Die deutschen Biathlon-Männer mischen im Weltcup überraschend weit vorne mit. Erik Lesser beeindruckt mit seinem Podestplatz, Daniel Böhm überragt am Schießstand alle Konkurrenten - nur Andreas Birnbacher sucht noch nach seiner Form.

Von Saskia Aleythe

Uwe Müßiggang gab sich gelassen. Der Chef-Bundestrainer der Biathleten sollte erklären, woran sie lag, diese Ansammlung an Schießfehlern beim ersten Wettbewerb der neuen Biathlon-Saison. 18 Nachlader hatte sich die Mixed-Staffel in Östersund geleistet und sogar fünf Strafrunden absolviert, es war ein Debakel am Gewehr. "Die Mannschaft hat hart gearbeitet", sagte Müßiggang damals, "und das wird auch sichtbar werden in dieser Saison. Es werden andere Ergebnisse kommen."

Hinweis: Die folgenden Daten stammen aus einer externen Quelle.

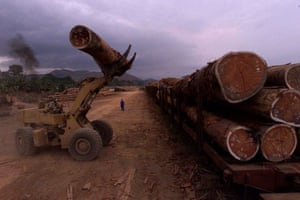 Logs of wood are loaded onto a train in Gabon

Nach den ersten drei Weltcup-Stationen ist klar: Müßiggang hat Recht behalten. Immer mehr rückt die Auswahl von Männer-Trainer Mark Kirchner aus dem Schatten des Frauen-Teams und in die Nähe der Spitzenplätze. "International sind wir voll konkurrenzfähig", sagt Kirchner. Mittlerweile klappt das Schießen meist wunderbar, während beim Laufen noch Potenzial besteht. Erik Lesser liegt als bester Deutscher auf Platz vier im Gesamtweltcup. Dahinter tobt ein munterer Konkurrenzkampf um die Nominierung für Olympia, bei dem Routinier Andreas Birnbacher noch um Sotschi bangt. Ein Zwischenfazit nach den ersten drei Weltcup-Stationen.

Erik Lesser: Die Zeiten, in denen Erik Lesser mit seinem Bart Hulk Hogan ähnelte, sind vorbei. Eine Laune war das im vergangenen Winter, mehr nicht. Eindrucksvoll ist Lesser noch immer: Als bester Deutscher bestätigt er den Trend der letzten Jahre, dass er sich in der Weltspitze etablieren könnte. Aussetzer gibt es noch, nach tollen Leistungen in Östersund (Rang zehn im Einzel, Rang sieben im Sprint) patzte er in Hochfilzen beim Sprint mit fünf Fehlversuchen, wurde 73., musste seinen Platz in der Staffel abgeben und verpasste das Verfolgungsrennen. Doch Lesser machte einfach weiter mit dem, was er im Normalfall gut kann: Laufen, Schießen, Treffen. In Annecy bescherte der 25-Jährige den deutschen Biathleten den ersten Podestplatz in einem Einzelrennen in diesem Winter, er wurde Zweiter. "Ich habe das überhaupt nicht erwartet", sagte Lesser, "deshalb war ich auf der letzten Runde, wie sagt man auf neudeutsch so schön, geflasht". Das Schießen absolvierte er in gleich drei Rennen ohne Fehlversuche, die Norm für die Olympischen Spiele in Sotschi ist längst erfüllt. "Aber wir haben noch drei Weltcup-Stationen, und erst dann befasse ich mich mit den Olympischen Spielen", sagt Lesser und hebt die Prioritäten in der Weihnachtszeit hervor: "Jetzt freue ich mich, zu Hause in meinem Bett zu liegen und viel Zeit mit meiner Freundin zu verbringen."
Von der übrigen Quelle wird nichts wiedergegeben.